Chers camarades, cher(e)s ami(e)s,
Nos partis sont divers. Chacun a son histoire, son lien à la société, son expérience du pouvoir, sa stratégie d’alliances, sa place dans un système institutionnel particulier. Mais nous savons tous ici que grande est notre proximité. Par-delà les traditions nationales, il existe entre nous une profonde convergence. C’est en nous fondant sur cette convergence qu’il nous faut désormais travailler plus avant. Rassemblons-nous autour des grandes valeurs -la liberté, les libertés, la justice sociale, la maîtrise collective de notre destinée, la citoyenneté- qui fondent notre identité politique, pour faire faire à l’Europe le pas en avant politique que nos concitoyens attendent.
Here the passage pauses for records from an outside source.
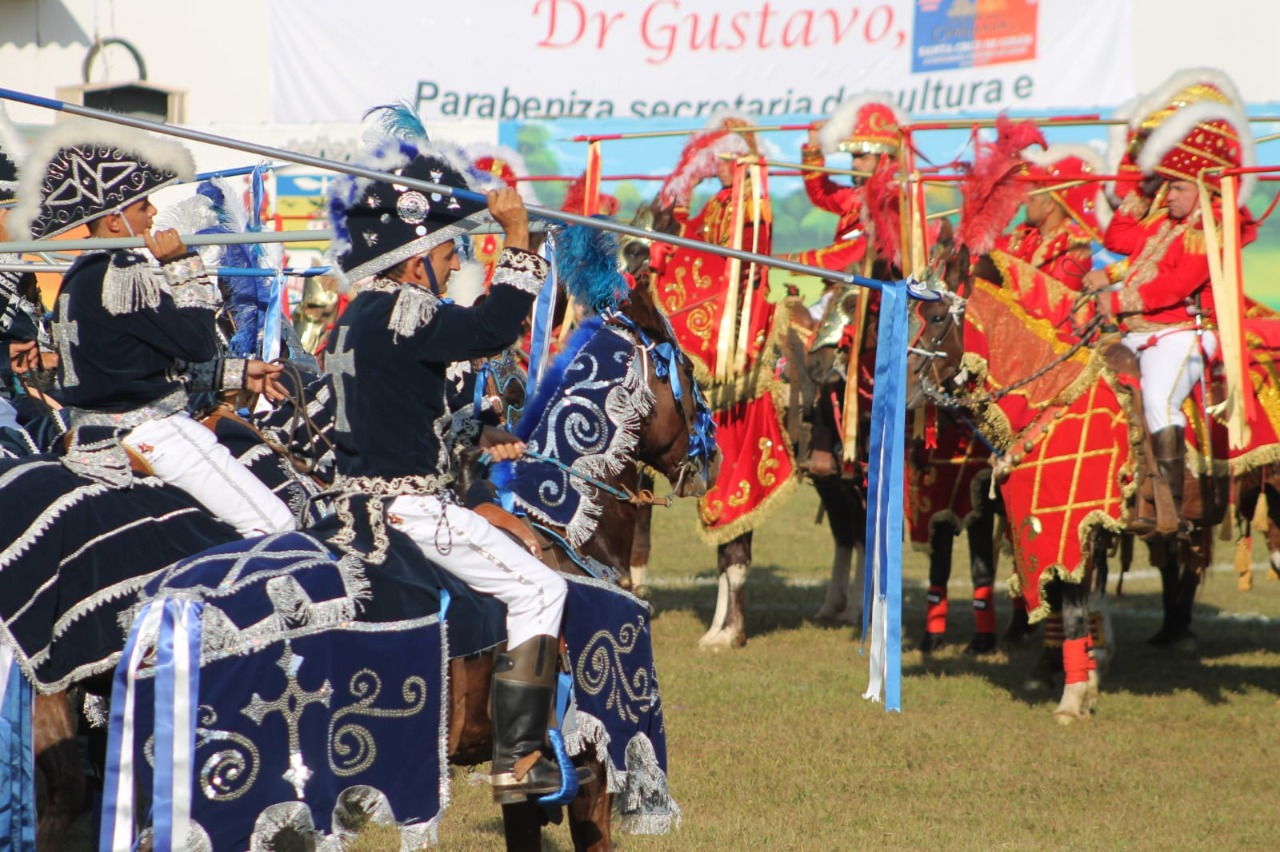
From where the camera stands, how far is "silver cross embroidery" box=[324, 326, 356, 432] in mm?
4527

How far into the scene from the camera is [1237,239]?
727 centimetres

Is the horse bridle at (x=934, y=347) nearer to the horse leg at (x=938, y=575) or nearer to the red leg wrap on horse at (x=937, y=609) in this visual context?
the horse leg at (x=938, y=575)

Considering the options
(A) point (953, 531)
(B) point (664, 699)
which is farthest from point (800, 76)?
(B) point (664, 699)

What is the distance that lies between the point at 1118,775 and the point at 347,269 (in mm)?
4916

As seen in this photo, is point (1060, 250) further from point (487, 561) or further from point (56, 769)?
point (56, 769)

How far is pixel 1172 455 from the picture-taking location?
786 cm

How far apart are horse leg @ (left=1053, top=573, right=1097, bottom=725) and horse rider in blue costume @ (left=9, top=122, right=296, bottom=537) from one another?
4.91 metres

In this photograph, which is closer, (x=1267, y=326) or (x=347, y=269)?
(x=347, y=269)

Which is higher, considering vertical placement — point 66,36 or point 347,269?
point 66,36

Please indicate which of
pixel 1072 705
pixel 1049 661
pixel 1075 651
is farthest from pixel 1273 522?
pixel 1072 705

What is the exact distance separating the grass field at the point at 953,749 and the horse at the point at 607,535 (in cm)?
117

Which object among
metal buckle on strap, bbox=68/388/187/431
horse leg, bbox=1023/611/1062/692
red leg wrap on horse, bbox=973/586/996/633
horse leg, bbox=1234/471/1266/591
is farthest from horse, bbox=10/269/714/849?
red leg wrap on horse, bbox=973/586/996/633

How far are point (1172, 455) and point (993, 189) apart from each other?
1789 mm

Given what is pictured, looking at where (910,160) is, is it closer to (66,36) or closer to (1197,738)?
(1197,738)
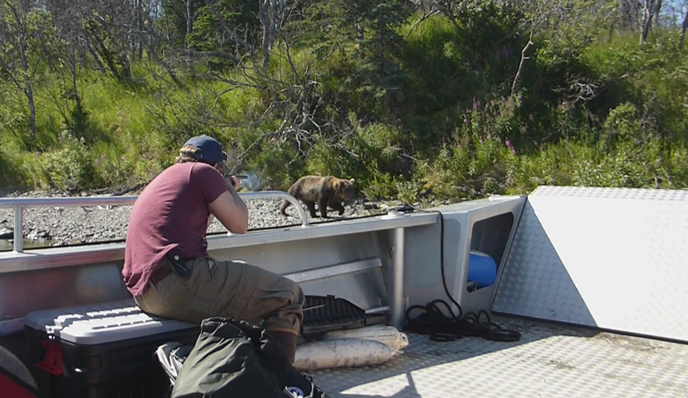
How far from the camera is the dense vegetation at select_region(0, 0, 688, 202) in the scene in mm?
11859

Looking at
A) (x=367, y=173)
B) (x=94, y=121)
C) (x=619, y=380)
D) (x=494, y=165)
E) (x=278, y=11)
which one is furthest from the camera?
(x=94, y=121)

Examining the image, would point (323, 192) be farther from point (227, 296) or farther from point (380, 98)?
point (227, 296)

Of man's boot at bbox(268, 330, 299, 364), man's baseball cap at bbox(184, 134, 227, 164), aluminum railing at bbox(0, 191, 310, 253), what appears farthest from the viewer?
man's baseball cap at bbox(184, 134, 227, 164)

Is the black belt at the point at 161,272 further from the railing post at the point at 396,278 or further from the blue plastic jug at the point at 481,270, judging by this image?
the blue plastic jug at the point at 481,270

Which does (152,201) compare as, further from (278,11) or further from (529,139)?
(278,11)

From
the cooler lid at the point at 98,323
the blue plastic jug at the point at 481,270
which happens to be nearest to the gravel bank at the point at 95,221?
the blue plastic jug at the point at 481,270

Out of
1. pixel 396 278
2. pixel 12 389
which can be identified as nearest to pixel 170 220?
pixel 12 389

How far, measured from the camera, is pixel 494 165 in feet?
40.0

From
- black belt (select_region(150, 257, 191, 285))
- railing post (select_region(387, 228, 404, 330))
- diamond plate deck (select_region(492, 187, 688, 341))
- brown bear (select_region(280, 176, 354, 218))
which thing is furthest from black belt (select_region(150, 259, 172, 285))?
brown bear (select_region(280, 176, 354, 218))

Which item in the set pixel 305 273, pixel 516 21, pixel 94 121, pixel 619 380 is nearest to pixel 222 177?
pixel 305 273

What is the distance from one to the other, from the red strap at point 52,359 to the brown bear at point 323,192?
782 cm

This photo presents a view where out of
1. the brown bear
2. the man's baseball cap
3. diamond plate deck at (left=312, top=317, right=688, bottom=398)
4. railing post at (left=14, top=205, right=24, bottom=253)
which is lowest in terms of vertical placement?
diamond plate deck at (left=312, top=317, right=688, bottom=398)

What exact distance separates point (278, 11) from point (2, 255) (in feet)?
54.1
Lorsqu’ils ont été appelés à se prononcer, dans nos élections nationales, ces femmes et ces hommes se sont majoritairement, dans la période récente, portés vers nos idées, vers nos projets, vers nos candidats. Seuls ou en coalition, nos partis gouvernent dans 13 des 15 pays de l’Union. C’est beaucoup -et il s’agit là d’une situation politique sans précédent. Mais cela ne suffira pas à transformer l’Europe, si nous ne la gouvernons pas autrement. Les élections européennes du 13 juin prochain peuvent être une nouvelle occasion de placer l’Europe à gauche. Pour cela, nous ferons campagne chacun dans notre pays. Mais nous ferons aussi campagne ensemble, nous aurons à créer une vraie dynamique européenne. A ma place, et à vos côtés, je suis prêt à y contribuer. Je vous souhaite plein succès.